## Relation embeddings

This is a small **tutorial on how to use relation embeddings. In general, you can think of them as word embeddings, but instead of representing a word (e.g. *france*), they represent word pairs (e.g. *france\_\_belgium*). First, we need to load our pre-trained relation embeddings with gensim:

In [None]:
import gensim
from gensim.models import KeyedVectors

In [None]:
path_vectors="./relative_wikipedia_en_300d.bin" # Path to the pre-trained relation embeddings (e.g. "/home/relative_wikipedia_en_300d.bin")
model=KeyedVectors.load_word2vec_format(path_vectors,binary=True) # You can write binary=False if vectors are in .txt format
vocab=model.vocab

Then, we can try to output the nearest neighbours of a given word pair in the vector space.
*Note*: Words are separated by a double underscore.

In [None]:
top_words=20 # Number of top nearest neighbours to display
input_pair="belgium__france" # Input pair
ms=model.most_similar(positive=input_pair,topn=top_words)
for pair in ms:
    print (pair)

To check all the pairs available in the vocabulary given a word, you can use the following snippet:

In [None]:
import re
input_word="belgium"
list_pairs=[pair for pair in model.vocab if (re.search("^"+input_word+"\_\_", pair) or re.search("\_\_"+input_word+"$", pair))]
for pair in list_pairs:
    print (pair)

If you are using our relative or relative-init models, remember that they **share the same space with the word embeddings used as input**. In the case of our pre-trained models, these are fasttext word embeddings.
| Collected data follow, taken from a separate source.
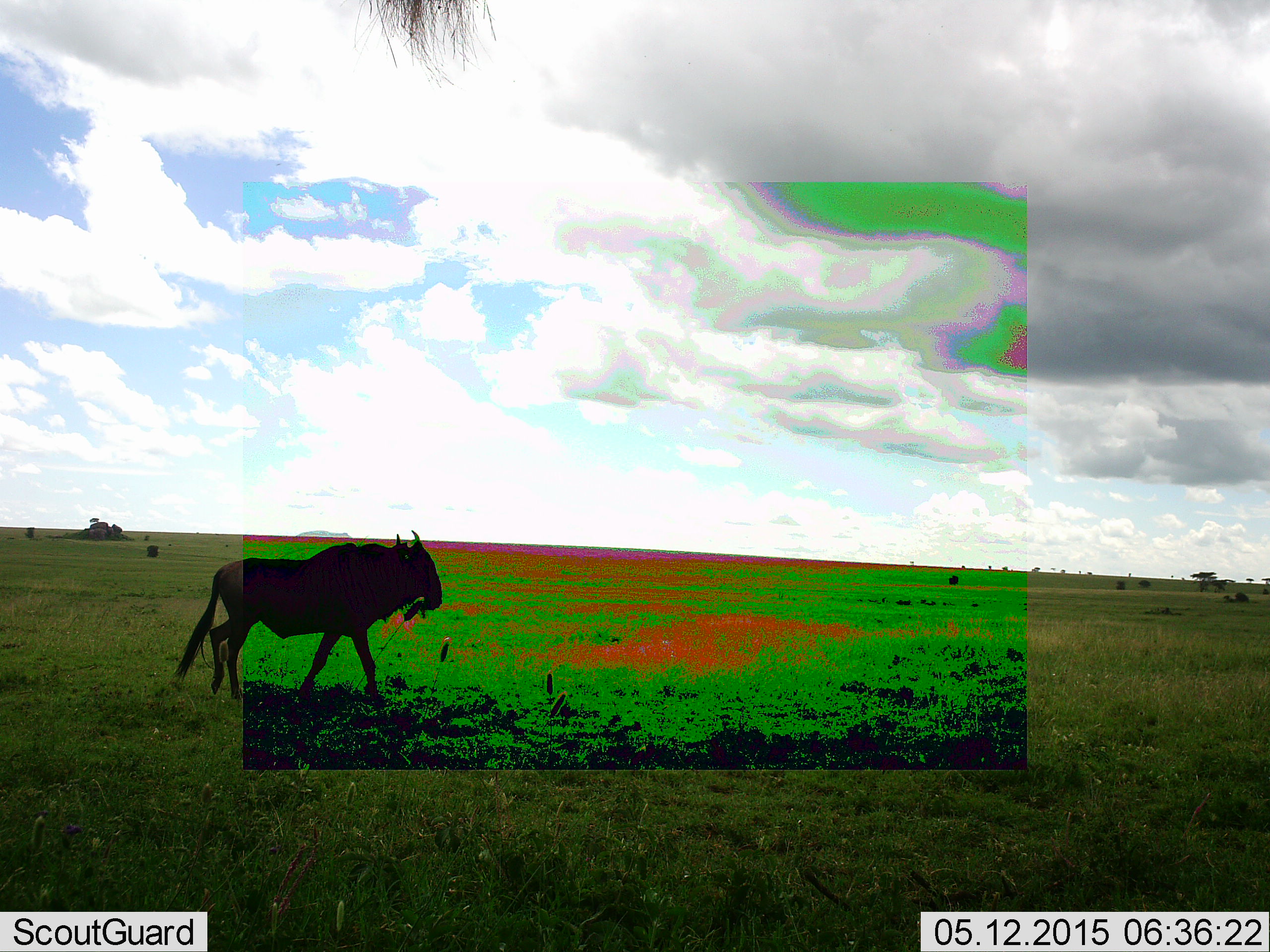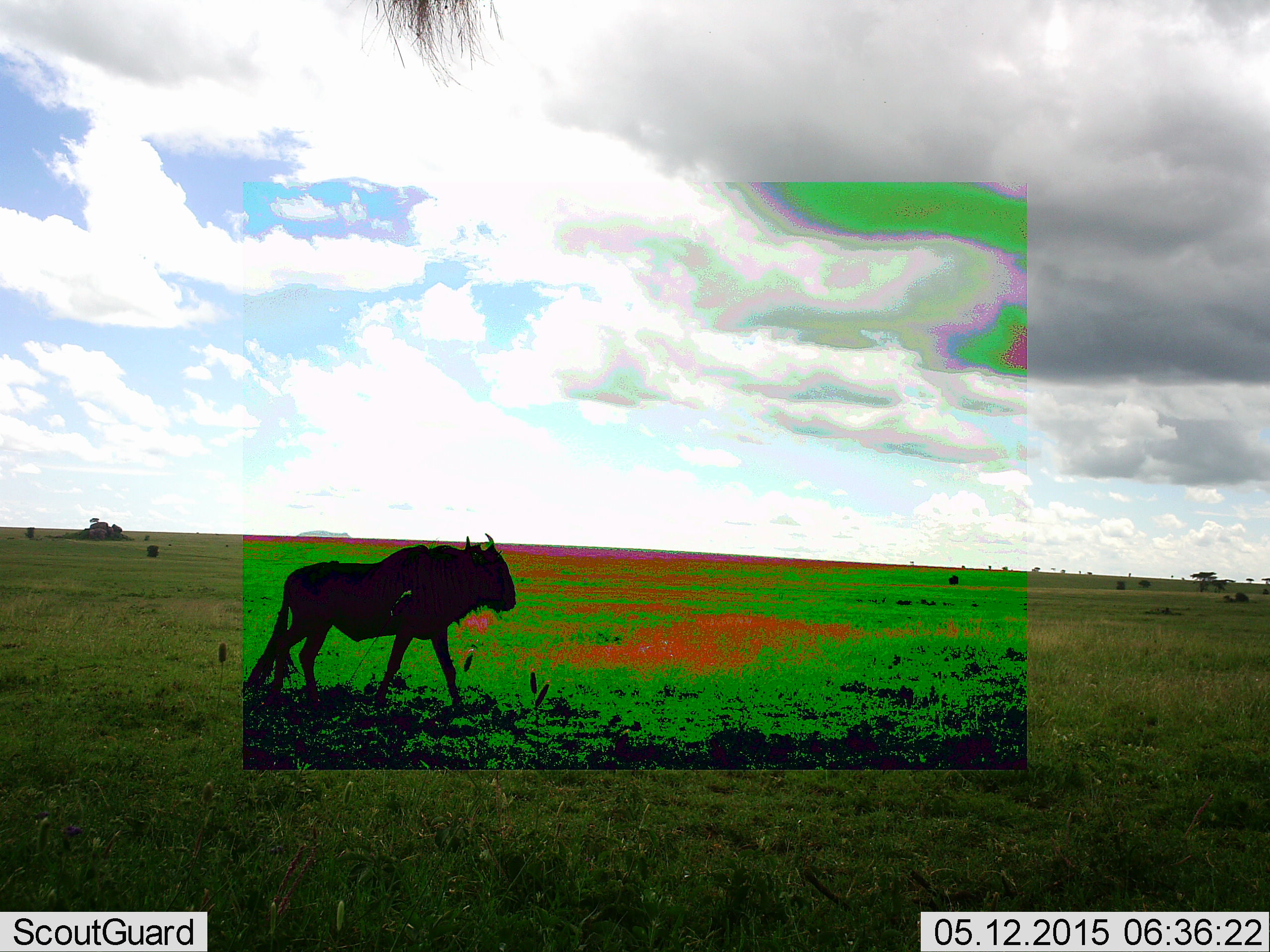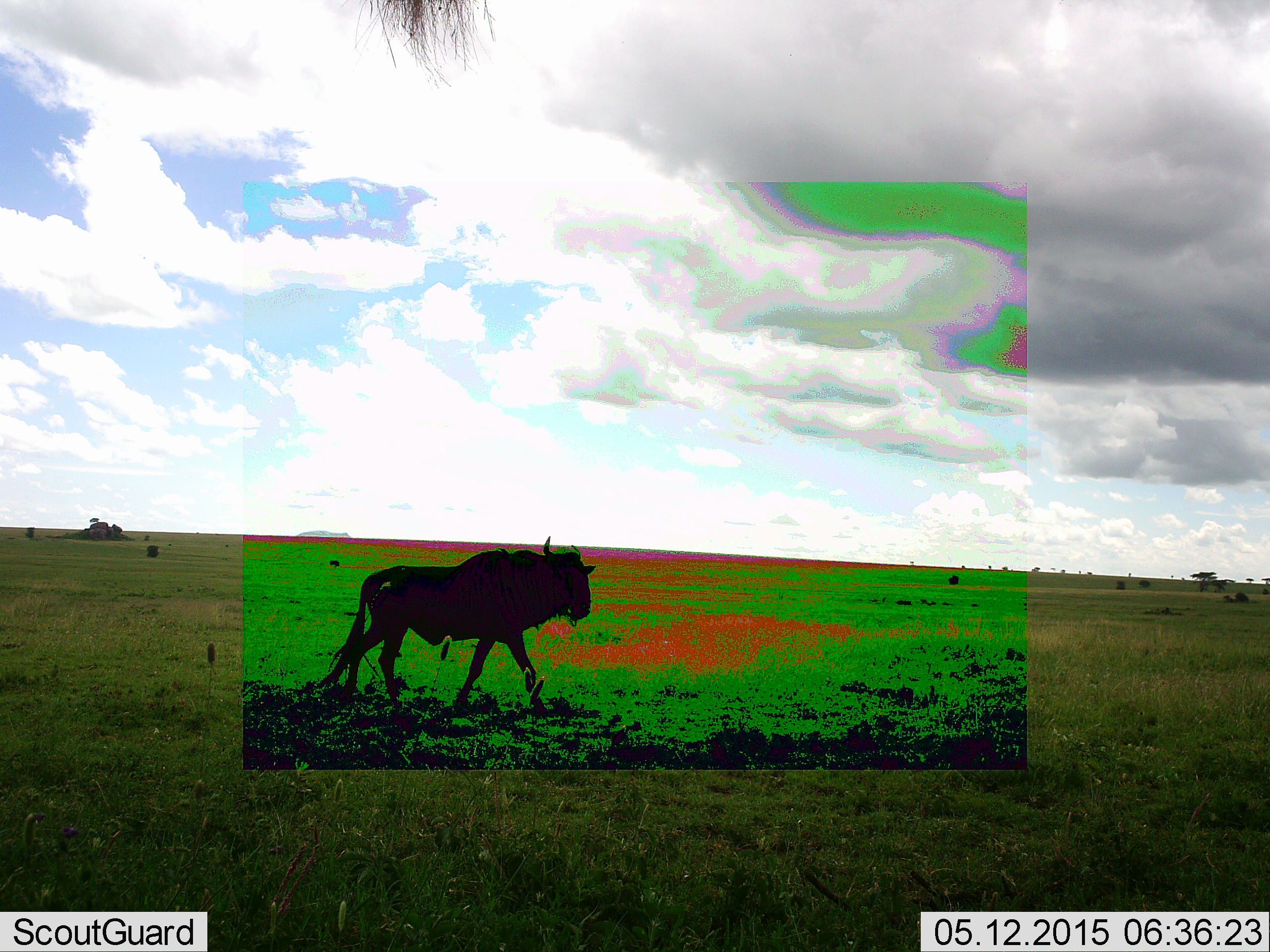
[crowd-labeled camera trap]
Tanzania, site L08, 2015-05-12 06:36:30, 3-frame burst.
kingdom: Animalia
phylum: Chordata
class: Mammalia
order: Artiodactyla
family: Bovidae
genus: Connochaetes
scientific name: Connochaetes taurinus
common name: blue wildebeest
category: wildebeest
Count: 1.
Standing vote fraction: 0%.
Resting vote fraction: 0%.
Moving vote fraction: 100%.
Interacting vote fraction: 0%.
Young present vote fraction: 0%.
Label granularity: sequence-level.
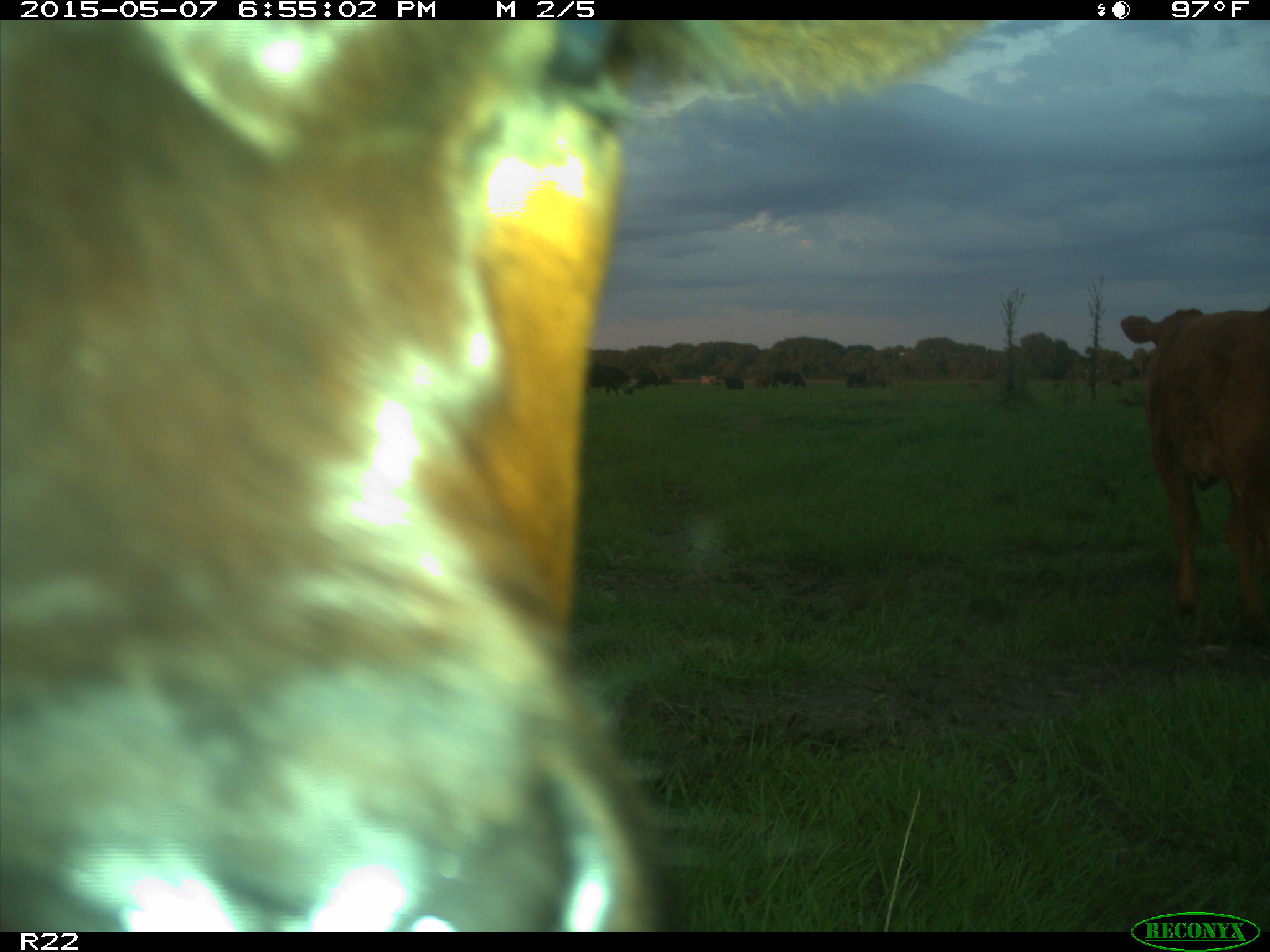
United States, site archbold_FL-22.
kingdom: Animalia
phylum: Chordata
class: Mammalia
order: Artiodactyla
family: Bovidae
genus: Bos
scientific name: Bos taurus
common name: domestic cow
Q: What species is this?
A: Bos taurus (domestic cow).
You can then display the nearest words in the vector space given a word pair as input as follows:

In [None]:
path_words="./fasttext_wikipedia_en_300d.bin" # Path to your word embeddings
model_words=KeyedVectors.load_word2vec_format(path_words,binary=True) # You can write binary=False if vectors are in .txt format

In [None]:
top_words=20 # Number of top nearest neighbours to display
input_pair="guitar__piano"
input_vector=model.__getitem__(input_pair)
ms=model_words.similar_by_vector(input_vector,topn=top_words) #,restrict_vocab=None
for word in ms:
    print (word)


Just out of curiosity, try to **play with the relative and relative-init models** and see how different they are in terms of closest words! While in relative-init you will find consistently very frequent words (e.g., punctuation marks), you will find a wider variety in the relative model.